One always looks forward to the annual ritual of the White House releasing the President’s tax return because it feeds one of our guilty pleasures – financial voyeurism. This year is no different as pundits pick apart the return and look to draw conclusions about the President’s financial life. We intend to do something slightly different, we’re going to compare Preident Obama’s return with the returns of former Presidents George W. Bush and Bill Clinton.
I originally wrote this for MSN Money  back in April but I thought some of the folks here might find this information interesting to dissect. I’m eager to hear what you think!
We are able to do this because Presidents will release their returns while their in office. For our analysis, we leaned on the archives at Tax Analysts , which saved the releases as they were made available.
Presidential First Year Incomes
How do President Obama, Bush, and Clinton compare in their first year in office? Obama out earned Bush and Clinton in his first year in office. Obama and Bush enjoyed $400,000 a year salaries while Clinton was paid a mere $200,000 a year in his terms:
- Obama (2009): $5.5 million
- Bush (2001): $811,100
- Clinton (1993): $293,757
The vast majority of Obama’s income came from the sale of his books. Most Presidents don’t pen multi-million dollar books until after their Presidency! Even when adjusted for inflation, both Bush and Clinton earned, $982,557 and $436,136 respectively (in 2009 dollars) – far less than Obama did.
That said, Obama overpaid in his estimated payments by over $8,000 (something he would do again in 2010). I wonder if that skews the IRS’s average tax refund  statistic!
As for charitable contributions, Obama and Clinton both gave less, as a percentage of adjusted gross income, than Bush:
- Obama (2009): $329,100 (5.98%)
- Bush (2001): $82,700 (10.2%)
- Clinton (1993): $17,000 (5.8%)
As you can imagine, percentages don’t always tell the story as Obama gave significantly more, even adjusted for inflation, than the other two Presidents.
As an aside, a lot has been made of President Obama’s charitable contributions in 2010, which amounted to 14.1% of his income. As you may remember, Obama’s new children’s book, “Of Thee I Sing: A Letter to My Daughters,” was going to donate all of its proceeds to the Fisher House Foundation, which provides free or low cost lodging to veterans and military families receiving treatment at military medical centers. We now learn that the proceeds resulted in a $131,075 contribution. Excluding those proceeds, the Obamas donated 6.6% of their income, which is closer to historical averages.
If you’re curious, President Reagan took in $412,730 ($974,101 in 2009 dollars) and gave $5,965 to charity. President Roosevelt earned $62,019 ($1 million in 2009 dollars) while giving $1,020 to charity. Presidents have become more generous lately!

■ RECORDED DATA:
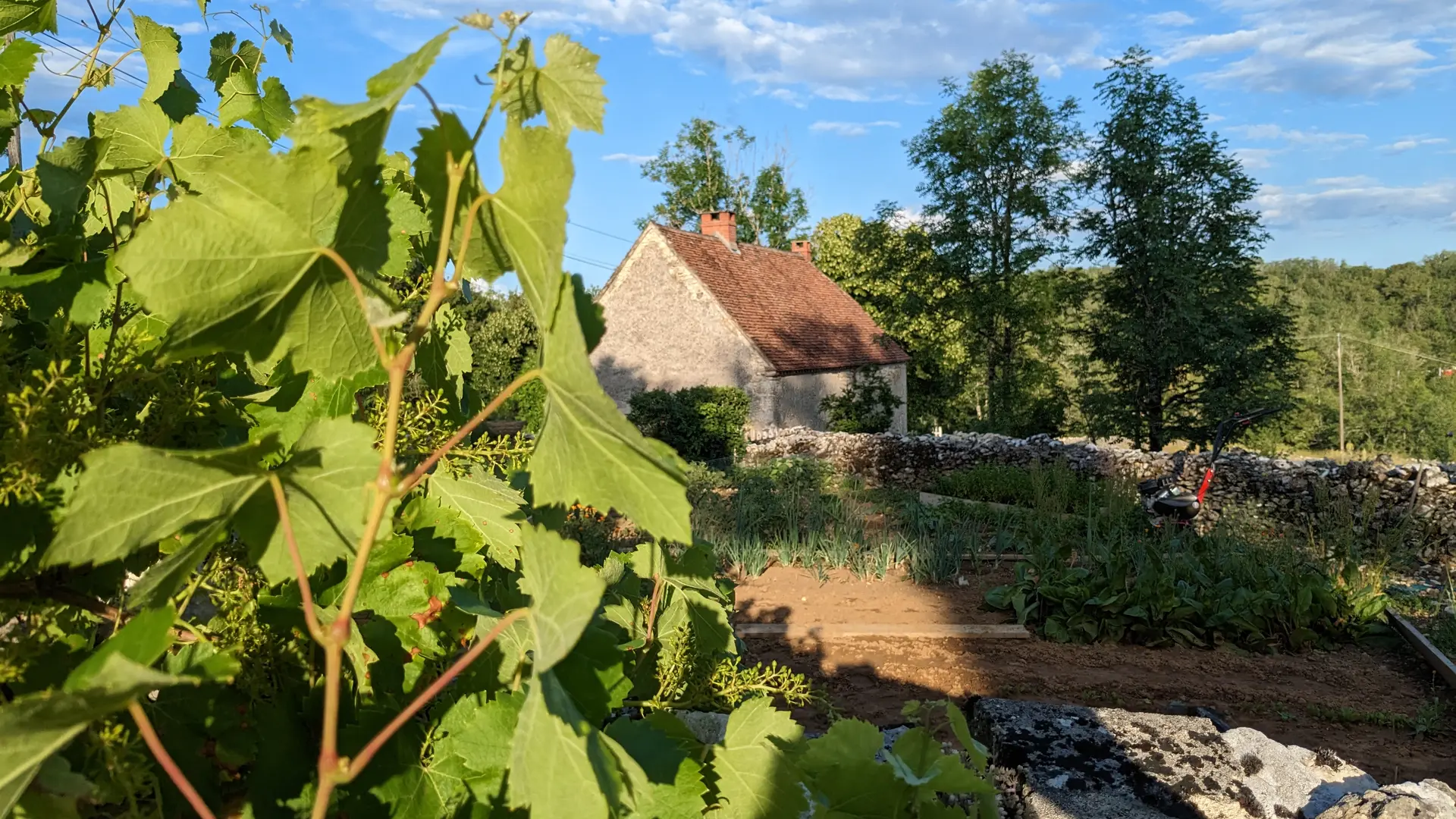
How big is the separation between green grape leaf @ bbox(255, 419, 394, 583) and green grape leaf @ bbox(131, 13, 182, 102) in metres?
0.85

■ REQUIRED TASKS:
A: Do these statements agree with the article on presidential tax returns? For each, answer yes or no and quote the deciding words. (i) Clinton was paid $400,000 a year as President. (ii) The proceeds of Obama's children's book resulted in a $131,075 contribution. (iii) Bush gave a larger share of his adjusted gross income to charity than Obama or Clinton did.
B: Can you continue the article on presidential tax returns, starting after its final sentence?
The material is separate from the article on presidential tax returns.

■ ANSWERS TO THE EXERCISE:
A:
(i) No: "Clinton was paid a mere $200,000 a year in his terms"
(ii) Yes: "We now learn that the proceeds resulted in a $131,075 contribution."
(iii) Yes: "Obama and Clinton both gave less, as a percentage of adjusted gross income, than Bush"

B:
Effective Tax Rates
Here were each President’s effective tax rate (despite all being in the top tax bracket ) for that first in year in office:
- Obama (2009): 32.56%
- Bush (2001): 30.85%
- Clinton (1993): 21.33
It’s a little unfair to compare former Presidents and current ones, though Obama’s $5.5 million haul in 2009 puts him in the same league, because former Presidents earn staggering sums to speak and write memoirs. As we learned from the release of the Clinton tax returns  in the 2008 Presidential Election, President Clinton earned nearly $110 million between 2000 and 2007, paying $33.7 million in federal taxes! In fact, Clinton earned more in his first full year out of office, $15.9 million in 2001, than he did while he was in office, $3,719,188 from 1992 to 1999.
Since President Bush is no longer disclosing his returns, we can only rely on news reports that President Bush’s speaking fees were around $150,000 a piece  and he received a $7 million advance on his memoir, “Decision Points.”
Lessons from the Presidents
There are some valuable lessons we can take away from reading the tax returns of current and former Presidents. First, despite their high incomes, many Presidents take advantage of every opportunity to defer income. President Obama made the maximum contribution to his retirement plans in 2009 and 2010, despite earning several million dollars, and it’s something you should consider too.
It’s also important to keep charitable organizations in mind, as each President has made sizable contributions to various charities, because many of them rely on the generosity of the public in order to continue their great work. Donating even 5% of your more modest income can have an impact if you select the right local charities.
Finally, it’s important to know when your taxes have become too complicated for you to do yourself and that you need to hire an accountant!